Amount of spans that are discarded by the metrics-generator before the spans are processed:

grafanacloud_traces_instance_metrics_generator_discarded_spans_per_second

This metric has a reason label:

  • outside_metrics_ingestion_slack: The time between the creation of the span and when it was ingested was too large and the span is deemed outdated. Processing this span and including it a current metrics sample would skew the data.

How this works

When the amount of active series in Tempo reaches a configurable limit, no new active series are added.
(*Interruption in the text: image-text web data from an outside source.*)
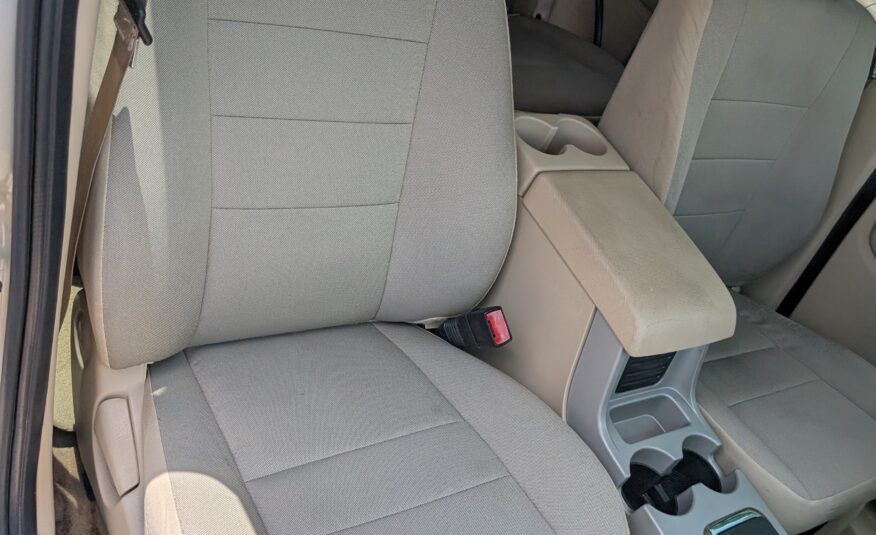 2012 Ford Escape 4WD 4dr XLT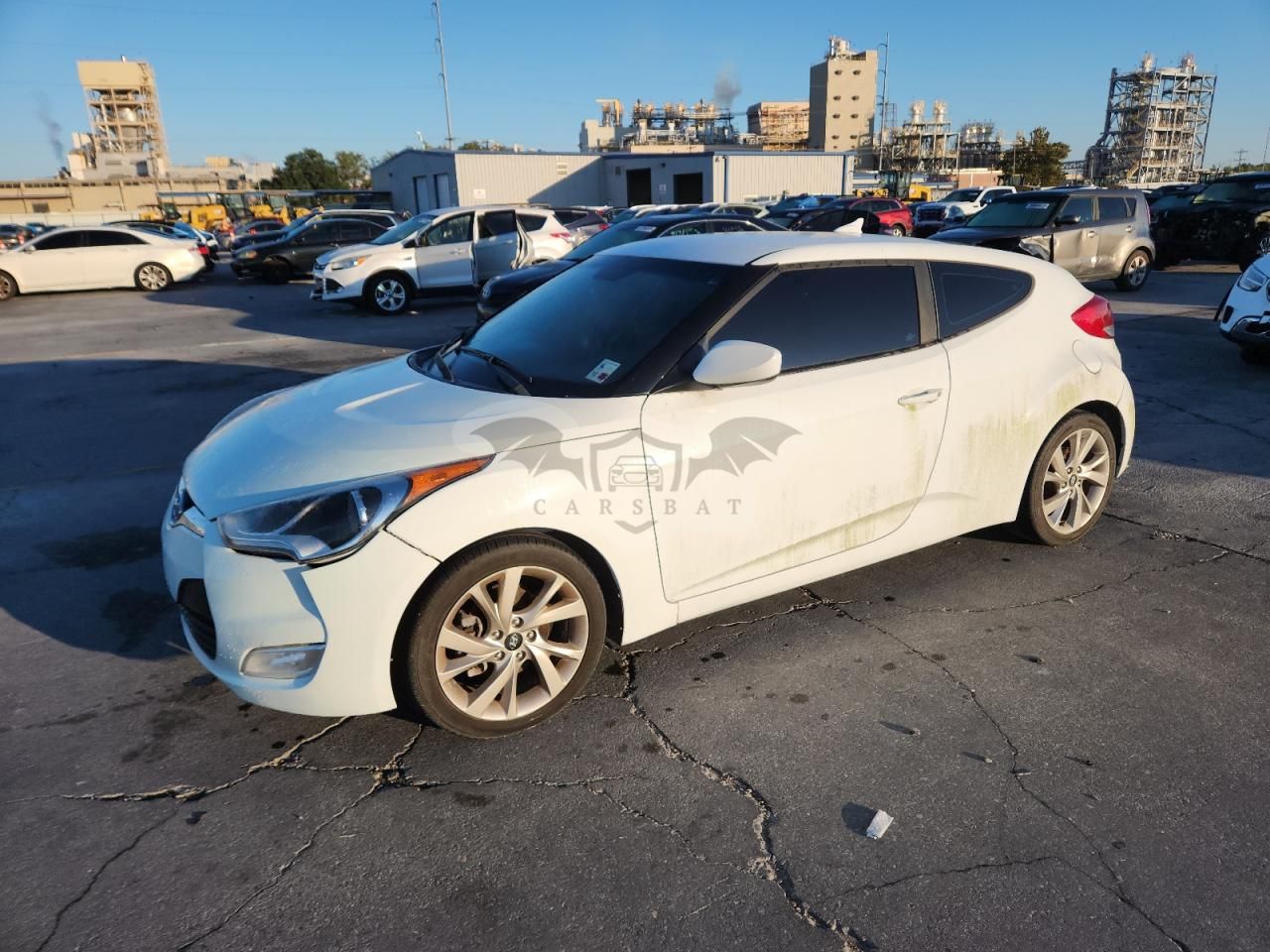 Hyundai Veloster 1.6L 4 2017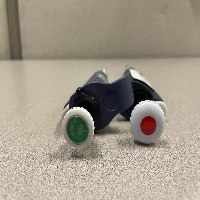 Rainin Single Channel Pipettes 1-10 uL 20-200 uL QTY-2 image 1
Grafana Cloud Traces keeps updating the existing series. The series exceeding the limit are dropped.

Configuration options

You can configure the following settings for metrics-generator in Grafana Cloud Traces. Contact Grafana Support to modify any of these settings.

ConfigurationDescription
Enabled processorThe metrics processors to enable; options include service graphs and/or span metrics.
Max active seriesThe maximum amount of active series.
Collection intervalHow often samples are collected from the active series. Defaults to every 60s or 1 DPM.
Histogram bucketsThe buckets used for the histograms generated by the metrics-generator. This can be configured per processor.
DimensionsAdditional dimensions to be added to the generated metrics. If this dimension is present in the span attributes, it’s included as a label in the metrics. This can be configured per processor.

Note

Characters that aren’t valid Prometheus labels are sanitized. For example, the trace attribute k8s.namespace becomes the Prometheus label k8s_namespace.